**GOAL OF THE EXERCISE:**
Beneath this instruction is a listing; print exactly the lines in it starting at the line that contains "Un taccuino bianco" and going through the line that contains "A group of climbers".

**DATA IN THIS EXERCISE:**

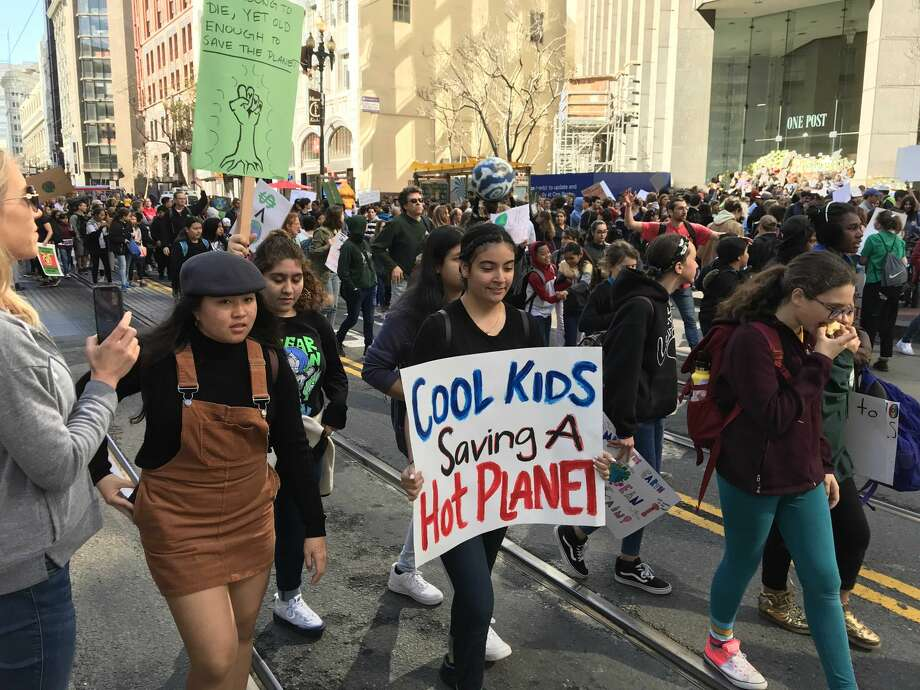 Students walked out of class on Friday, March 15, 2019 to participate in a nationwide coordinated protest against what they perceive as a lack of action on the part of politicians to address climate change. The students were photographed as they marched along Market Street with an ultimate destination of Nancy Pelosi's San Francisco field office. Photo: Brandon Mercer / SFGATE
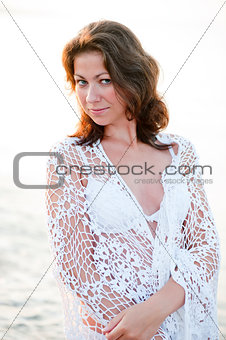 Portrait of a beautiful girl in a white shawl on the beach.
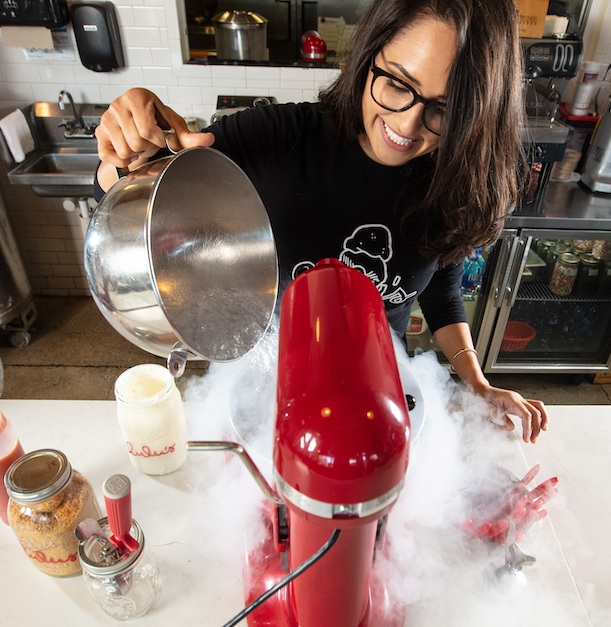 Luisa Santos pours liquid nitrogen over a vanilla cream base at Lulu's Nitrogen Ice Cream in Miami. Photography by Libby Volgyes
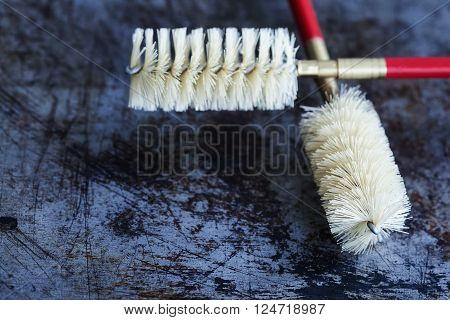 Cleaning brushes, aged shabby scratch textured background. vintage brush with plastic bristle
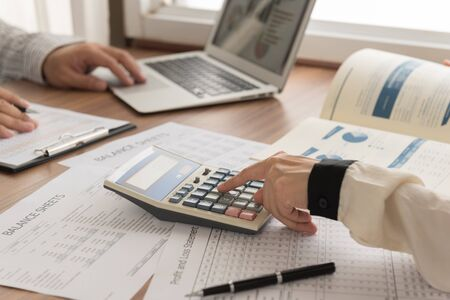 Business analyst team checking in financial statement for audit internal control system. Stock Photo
---
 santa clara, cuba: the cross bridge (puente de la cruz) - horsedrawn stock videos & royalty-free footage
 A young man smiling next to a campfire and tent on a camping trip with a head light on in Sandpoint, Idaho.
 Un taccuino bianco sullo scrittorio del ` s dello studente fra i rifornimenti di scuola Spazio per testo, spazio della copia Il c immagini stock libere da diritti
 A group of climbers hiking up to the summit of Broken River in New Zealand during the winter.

**TASK RESPONSE:**
 Un taccuino bianco sullo scrittorio del ` s dello studente fra i rifornimenti di scuola Spazio per testo, spazio della copia Il c immagini stock libere da diritti
 A group of climbers hiking up to the summit of Broken River in New Zealand during the winter.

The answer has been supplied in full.